Osama's Niece Wafah Dufour |
Ms. Dufour passes by Anna Wintour, the editor-in-chief of Vogue, who is taking lunch with designer Isaac Mizrahi, then stops at the next table to meet ex- Sony Music chairman Tommy Mottola and NBC head Jeff Zucker.
"Do you know Wafah bin Ladin?" Valvo asks the men loudly.
"Wafah Dufour," she snaps, shooting him a look that's more importunate than aggressive.
The niece of the man who arranged the demolition of the World Trade Center seventy-eight blocks to the south has a point. After September 11, the name bin Laden (which is how it's spelled when referring to Osama) turned radioactive, medium satanic-by-connection. It made her feel bothered, assumed guilty—made her wonder if it might keep her from ever getting a record deal. So she took her mother's maiden name, Dufour, which makes for a better first notion, even though the bin Laden stain is always there.
Ms.
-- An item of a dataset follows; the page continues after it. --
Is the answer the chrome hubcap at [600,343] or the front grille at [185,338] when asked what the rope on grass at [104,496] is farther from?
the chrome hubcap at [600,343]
Dufour, who's indistinct about her age but almost surely younger than 30, sits down at a good corner table and thanks me for helping her tell her story. "It's really significant for me," she says with a French pronunciation. "I was born in the States, and I want people to know I'm American, and I want people here to realize that I'm like anyone in New York. For me, it's home.”